Not that gifts are important but some of the highlights this year were Spencer's pirate kit, Jason's "How to host a romantic Evening," David's can of corn, . The secret to a really good cheap cheesy gift--love. We still talk about the year we all got pictures from Tony--mostly Tony, but also Dave and the cat.


All and all, the family just had a great time being together and being ourselves.


Christmas Day:
Sweats--"When real clothes are just too much work" -Apples to Apples card

Now that I'm working again, sleeping in is special. We had a nice, quiet slow morning. Ate lots of leftovers. Opened the few presents we had left.


We all got food storage from mom this year. Handy. We also all got scarves mom crocheted while she was dialysis. Mom liked her addition to the Christmas village, a tent and some lumberjacks. Nothing wrong with a few more moustached men under the tree. Who doesn't want that? One of these years Santa is gonna come through for me.......

We finally pulled out a puzzle. We have one of the largest collections of Charles Wysoki puzzles. He passed away last year so there won't be any new ones. We'll have to make due with the other 200 we already have. Usually he comes out with 2 or 3 new ones and we put them all together after Christmas.

I don't want to see sugar again for a long time. Well maybe a little at New Year's but then no more sugar. Blah. And yet I keep eating it.

We also took naps this afternoon. Ah, sweet, sweet naptime. Another thing that is meaningful now that I'm working. Cause I needed the nap so much more than a good long run.

The kids all came back over. More Lego time with uncle Tony.

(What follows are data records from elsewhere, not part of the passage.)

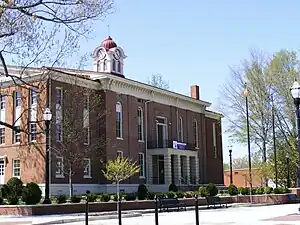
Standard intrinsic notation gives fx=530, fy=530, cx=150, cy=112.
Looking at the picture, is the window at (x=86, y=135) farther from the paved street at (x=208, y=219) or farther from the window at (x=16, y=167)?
the paved street at (x=208, y=219)

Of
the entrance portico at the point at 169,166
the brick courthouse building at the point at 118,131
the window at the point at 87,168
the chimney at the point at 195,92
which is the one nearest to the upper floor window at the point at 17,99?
the brick courthouse building at the point at 118,131

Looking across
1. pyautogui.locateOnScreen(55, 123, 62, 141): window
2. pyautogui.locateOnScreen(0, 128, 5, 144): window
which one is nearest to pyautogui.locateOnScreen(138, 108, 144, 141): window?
pyautogui.locateOnScreen(55, 123, 62, 141): window

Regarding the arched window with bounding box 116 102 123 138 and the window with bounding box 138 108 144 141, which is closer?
the arched window with bounding box 116 102 123 138

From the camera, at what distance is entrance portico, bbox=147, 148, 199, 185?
55.1 m

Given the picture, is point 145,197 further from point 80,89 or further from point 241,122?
point 241,122

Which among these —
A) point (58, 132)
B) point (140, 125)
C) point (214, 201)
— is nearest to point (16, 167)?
point (58, 132)

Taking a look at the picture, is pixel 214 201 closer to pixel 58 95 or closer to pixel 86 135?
pixel 86 135

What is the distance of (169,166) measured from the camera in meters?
55.2

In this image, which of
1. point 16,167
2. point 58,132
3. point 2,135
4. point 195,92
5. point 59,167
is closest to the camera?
point 58,132

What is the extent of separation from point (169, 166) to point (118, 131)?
7.31m

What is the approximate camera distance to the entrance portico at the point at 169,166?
181 feet

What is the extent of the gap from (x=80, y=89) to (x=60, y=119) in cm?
332

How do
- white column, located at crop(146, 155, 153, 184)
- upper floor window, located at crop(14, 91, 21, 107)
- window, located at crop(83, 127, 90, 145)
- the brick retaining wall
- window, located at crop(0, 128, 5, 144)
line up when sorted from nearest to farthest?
the brick retaining wall < window, located at crop(83, 127, 90, 145) < upper floor window, located at crop(14, 91, 21, 107) < window, located at crop(0, 128, 5, 144) < white column, located at crop(146, 155, 153, 184)

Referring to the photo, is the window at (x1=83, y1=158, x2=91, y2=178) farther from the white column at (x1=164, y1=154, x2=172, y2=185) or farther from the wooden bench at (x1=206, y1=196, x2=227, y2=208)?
the wooden bench at (x1=206, y1=196, x2=227, y2=208)
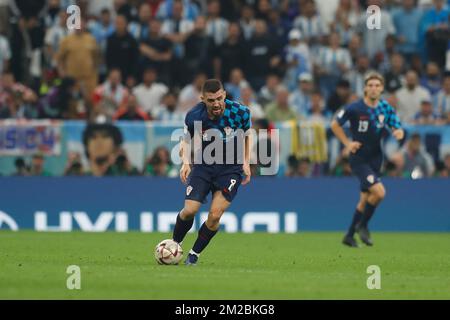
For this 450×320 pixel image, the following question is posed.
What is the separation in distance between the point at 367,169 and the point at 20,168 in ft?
22.5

We had gongbao chicken and fried rice for dinner. That's my influence on the family. It's Christmas; we eat want we want. We were going to have jiaozi or eggrolls too but we couldn't find the ground meat.

Wednesday, December 23, 2009

Merry Christmas!

I am overwhelmed with the Christmas spirit. So overwhelmed that I am overflowing. Overflowing through my tear ducts during these stupid Christmas movies. Seriously, even the funny ones, they say one nice thing and I'm choking up. I can't help. I just feel so full of feelings right now.

I know a lot of people who are going through hard times right now and I feel way too blessed. I am so lucky to have a job I like. I'm lucky to have a job at all, but I happen to like my job and compensated much better then I had expected. I almost feel bad how well I have it.

Misti a few years ago

It's the time of year you think back over the year about stuff. Thinking about stuff always gets me in trouble. I have the best friends and the best family. I've been trying to find a way to make all those people feel what I feel for them, but I'm drawing a blank. I'm just going to try and pay attention for opportunities.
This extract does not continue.